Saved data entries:
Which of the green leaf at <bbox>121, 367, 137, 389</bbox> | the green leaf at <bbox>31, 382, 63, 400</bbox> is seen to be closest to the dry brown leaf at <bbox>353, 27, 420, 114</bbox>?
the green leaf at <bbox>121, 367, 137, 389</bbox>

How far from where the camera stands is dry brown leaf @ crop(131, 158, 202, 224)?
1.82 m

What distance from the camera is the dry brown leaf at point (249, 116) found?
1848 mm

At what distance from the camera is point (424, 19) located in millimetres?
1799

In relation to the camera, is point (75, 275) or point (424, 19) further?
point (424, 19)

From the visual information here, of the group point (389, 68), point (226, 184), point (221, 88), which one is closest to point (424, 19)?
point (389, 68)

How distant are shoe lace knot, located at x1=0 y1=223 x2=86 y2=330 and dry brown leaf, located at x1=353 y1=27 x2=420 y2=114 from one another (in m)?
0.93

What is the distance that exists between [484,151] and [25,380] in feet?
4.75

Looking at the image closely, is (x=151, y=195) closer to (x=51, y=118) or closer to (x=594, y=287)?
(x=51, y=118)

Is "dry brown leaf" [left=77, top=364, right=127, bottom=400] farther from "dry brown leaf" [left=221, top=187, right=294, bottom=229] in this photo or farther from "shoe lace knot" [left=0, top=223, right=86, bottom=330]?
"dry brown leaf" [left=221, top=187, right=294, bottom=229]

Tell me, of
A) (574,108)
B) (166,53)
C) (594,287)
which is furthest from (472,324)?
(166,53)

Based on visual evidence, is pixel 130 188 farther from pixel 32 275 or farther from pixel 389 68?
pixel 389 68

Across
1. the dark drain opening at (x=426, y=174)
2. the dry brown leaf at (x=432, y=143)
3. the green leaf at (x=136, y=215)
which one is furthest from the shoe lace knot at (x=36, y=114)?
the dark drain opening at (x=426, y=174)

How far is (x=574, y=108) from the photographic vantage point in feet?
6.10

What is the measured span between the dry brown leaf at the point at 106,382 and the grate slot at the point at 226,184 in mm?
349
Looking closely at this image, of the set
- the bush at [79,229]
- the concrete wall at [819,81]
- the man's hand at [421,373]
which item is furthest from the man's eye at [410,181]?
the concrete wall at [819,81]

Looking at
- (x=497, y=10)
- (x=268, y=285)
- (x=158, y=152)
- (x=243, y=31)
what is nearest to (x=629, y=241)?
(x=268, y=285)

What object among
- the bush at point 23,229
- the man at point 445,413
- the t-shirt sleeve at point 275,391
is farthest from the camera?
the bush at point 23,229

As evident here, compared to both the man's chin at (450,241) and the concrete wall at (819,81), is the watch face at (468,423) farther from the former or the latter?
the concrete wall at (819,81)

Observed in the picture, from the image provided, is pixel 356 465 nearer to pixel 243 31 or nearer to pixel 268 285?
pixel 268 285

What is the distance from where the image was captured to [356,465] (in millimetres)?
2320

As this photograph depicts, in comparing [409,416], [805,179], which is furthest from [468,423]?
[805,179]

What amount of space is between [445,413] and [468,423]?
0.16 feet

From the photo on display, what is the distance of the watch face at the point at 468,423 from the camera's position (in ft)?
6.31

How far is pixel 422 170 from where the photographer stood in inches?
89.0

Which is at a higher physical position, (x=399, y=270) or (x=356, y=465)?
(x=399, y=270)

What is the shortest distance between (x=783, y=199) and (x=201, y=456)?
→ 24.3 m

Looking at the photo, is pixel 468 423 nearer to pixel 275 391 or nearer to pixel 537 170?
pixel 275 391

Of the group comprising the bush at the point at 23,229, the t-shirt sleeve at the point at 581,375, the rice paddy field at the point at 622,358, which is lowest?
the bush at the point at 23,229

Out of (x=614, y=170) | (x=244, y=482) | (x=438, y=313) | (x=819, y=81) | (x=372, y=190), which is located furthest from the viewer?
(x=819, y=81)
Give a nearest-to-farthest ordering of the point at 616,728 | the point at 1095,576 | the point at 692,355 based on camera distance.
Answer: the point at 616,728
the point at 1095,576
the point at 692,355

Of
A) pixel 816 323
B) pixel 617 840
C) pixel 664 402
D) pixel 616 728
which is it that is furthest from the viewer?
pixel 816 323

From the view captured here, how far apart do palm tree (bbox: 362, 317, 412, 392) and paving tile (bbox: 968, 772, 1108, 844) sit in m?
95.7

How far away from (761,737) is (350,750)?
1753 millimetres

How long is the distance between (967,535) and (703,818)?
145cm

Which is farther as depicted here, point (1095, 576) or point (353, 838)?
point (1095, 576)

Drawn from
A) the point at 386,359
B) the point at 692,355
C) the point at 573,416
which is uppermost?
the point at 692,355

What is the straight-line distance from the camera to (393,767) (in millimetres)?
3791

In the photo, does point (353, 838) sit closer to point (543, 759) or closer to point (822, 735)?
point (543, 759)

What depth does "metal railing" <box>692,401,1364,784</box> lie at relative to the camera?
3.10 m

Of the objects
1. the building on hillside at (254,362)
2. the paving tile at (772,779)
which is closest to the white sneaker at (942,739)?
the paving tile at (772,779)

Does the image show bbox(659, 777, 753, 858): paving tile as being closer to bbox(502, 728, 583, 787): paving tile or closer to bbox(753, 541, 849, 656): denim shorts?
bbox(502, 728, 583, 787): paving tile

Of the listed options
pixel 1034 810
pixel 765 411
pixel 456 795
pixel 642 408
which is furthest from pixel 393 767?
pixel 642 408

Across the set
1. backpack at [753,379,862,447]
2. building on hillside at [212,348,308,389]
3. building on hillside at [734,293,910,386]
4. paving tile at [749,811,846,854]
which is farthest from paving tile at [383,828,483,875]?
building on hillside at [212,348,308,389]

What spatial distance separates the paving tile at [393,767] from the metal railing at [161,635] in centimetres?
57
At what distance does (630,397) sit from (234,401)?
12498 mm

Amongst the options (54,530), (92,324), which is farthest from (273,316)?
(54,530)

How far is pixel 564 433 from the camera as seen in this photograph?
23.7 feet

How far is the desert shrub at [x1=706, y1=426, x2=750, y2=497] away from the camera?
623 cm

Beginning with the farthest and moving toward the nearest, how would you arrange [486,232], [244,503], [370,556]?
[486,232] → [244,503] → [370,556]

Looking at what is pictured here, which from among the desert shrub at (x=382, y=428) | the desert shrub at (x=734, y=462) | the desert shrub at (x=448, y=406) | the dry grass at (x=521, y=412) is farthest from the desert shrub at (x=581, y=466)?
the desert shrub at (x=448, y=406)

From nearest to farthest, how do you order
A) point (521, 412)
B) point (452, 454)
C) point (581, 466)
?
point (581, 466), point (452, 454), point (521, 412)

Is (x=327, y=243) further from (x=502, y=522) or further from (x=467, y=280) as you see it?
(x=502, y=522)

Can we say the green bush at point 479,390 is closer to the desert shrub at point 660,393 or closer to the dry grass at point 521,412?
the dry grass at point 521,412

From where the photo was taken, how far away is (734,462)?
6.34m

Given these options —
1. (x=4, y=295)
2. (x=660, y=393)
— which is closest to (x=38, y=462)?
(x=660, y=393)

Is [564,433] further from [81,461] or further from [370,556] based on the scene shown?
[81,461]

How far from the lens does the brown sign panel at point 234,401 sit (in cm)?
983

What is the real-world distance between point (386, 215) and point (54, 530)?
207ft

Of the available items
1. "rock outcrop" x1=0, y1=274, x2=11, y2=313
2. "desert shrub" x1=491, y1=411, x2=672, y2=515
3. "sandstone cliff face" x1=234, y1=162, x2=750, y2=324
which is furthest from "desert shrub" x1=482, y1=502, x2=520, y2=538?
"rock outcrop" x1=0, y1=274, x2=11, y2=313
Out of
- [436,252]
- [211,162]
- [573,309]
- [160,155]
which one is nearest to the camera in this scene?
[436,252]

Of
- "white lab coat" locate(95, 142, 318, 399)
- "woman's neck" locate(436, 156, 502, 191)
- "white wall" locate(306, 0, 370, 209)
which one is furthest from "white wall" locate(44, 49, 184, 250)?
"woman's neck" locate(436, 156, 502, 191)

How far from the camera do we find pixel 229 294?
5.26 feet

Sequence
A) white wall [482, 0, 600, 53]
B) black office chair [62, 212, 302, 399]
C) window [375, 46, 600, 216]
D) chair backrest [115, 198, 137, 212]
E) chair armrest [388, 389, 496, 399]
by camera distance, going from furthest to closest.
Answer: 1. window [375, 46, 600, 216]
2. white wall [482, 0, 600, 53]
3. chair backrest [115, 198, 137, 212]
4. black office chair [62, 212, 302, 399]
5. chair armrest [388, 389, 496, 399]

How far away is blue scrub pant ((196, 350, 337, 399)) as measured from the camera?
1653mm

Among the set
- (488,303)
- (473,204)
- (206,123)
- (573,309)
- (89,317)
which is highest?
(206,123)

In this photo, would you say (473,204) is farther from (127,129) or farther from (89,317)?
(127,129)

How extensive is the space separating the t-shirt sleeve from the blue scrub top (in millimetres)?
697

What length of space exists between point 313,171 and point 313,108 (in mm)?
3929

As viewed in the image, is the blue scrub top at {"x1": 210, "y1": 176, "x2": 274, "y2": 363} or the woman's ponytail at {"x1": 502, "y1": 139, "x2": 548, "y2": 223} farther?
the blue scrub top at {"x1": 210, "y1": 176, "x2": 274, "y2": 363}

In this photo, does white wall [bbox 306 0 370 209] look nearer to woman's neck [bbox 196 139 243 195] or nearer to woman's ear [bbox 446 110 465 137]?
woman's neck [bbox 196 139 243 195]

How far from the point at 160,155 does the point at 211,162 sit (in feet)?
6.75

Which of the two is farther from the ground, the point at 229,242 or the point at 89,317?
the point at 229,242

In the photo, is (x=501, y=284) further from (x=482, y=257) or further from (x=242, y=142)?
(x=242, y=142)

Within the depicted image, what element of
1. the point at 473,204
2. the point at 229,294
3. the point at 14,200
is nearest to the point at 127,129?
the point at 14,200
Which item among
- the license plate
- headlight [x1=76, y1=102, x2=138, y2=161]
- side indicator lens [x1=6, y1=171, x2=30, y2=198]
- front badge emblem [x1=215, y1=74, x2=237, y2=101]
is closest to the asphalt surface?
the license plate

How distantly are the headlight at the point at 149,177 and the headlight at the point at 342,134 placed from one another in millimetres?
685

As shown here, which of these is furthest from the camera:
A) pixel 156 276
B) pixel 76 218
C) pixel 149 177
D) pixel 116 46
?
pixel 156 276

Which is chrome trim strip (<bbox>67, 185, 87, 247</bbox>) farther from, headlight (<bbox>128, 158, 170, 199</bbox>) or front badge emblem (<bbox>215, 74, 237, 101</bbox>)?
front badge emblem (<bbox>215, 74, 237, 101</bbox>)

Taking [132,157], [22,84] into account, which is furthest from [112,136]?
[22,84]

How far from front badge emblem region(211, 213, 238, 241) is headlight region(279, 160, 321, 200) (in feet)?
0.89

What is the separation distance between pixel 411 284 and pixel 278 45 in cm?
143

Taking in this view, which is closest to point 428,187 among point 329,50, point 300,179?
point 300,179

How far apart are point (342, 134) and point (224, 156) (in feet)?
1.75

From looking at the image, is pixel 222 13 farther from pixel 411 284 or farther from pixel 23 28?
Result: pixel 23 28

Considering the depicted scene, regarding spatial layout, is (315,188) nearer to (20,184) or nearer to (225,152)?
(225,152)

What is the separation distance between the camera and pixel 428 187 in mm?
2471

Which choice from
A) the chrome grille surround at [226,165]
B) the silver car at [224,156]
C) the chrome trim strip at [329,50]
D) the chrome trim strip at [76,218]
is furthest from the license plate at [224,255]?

Written problem: Only the lines from the one containing "How far apart are" through the end of the entries above belong in the answer; repeat them exactly.

Response to this task:
How far apart are point (342, 134) and point (224, 156) (in feet)?
1.75

From looking at the image, is pixel 222 13 farther from pixel 411 284 or farther from pixel 23 28?
Result: pixel 23 28

Considering the depicted scene, regarding spatial layout, is (315,188) nearer to (20,184) or nearer to (225,152)?
(225,152)

What is the separation distance between the camera and pixel 428 187 in mm?
2471

Which choice from
A) the chrome grille surround at [226,165]
B) the silver car at [224,156]
C) the chrome trim strip at [329,50]
D) the chrome trim strip at [76,218]
is furthest from the license plate at [224,255]?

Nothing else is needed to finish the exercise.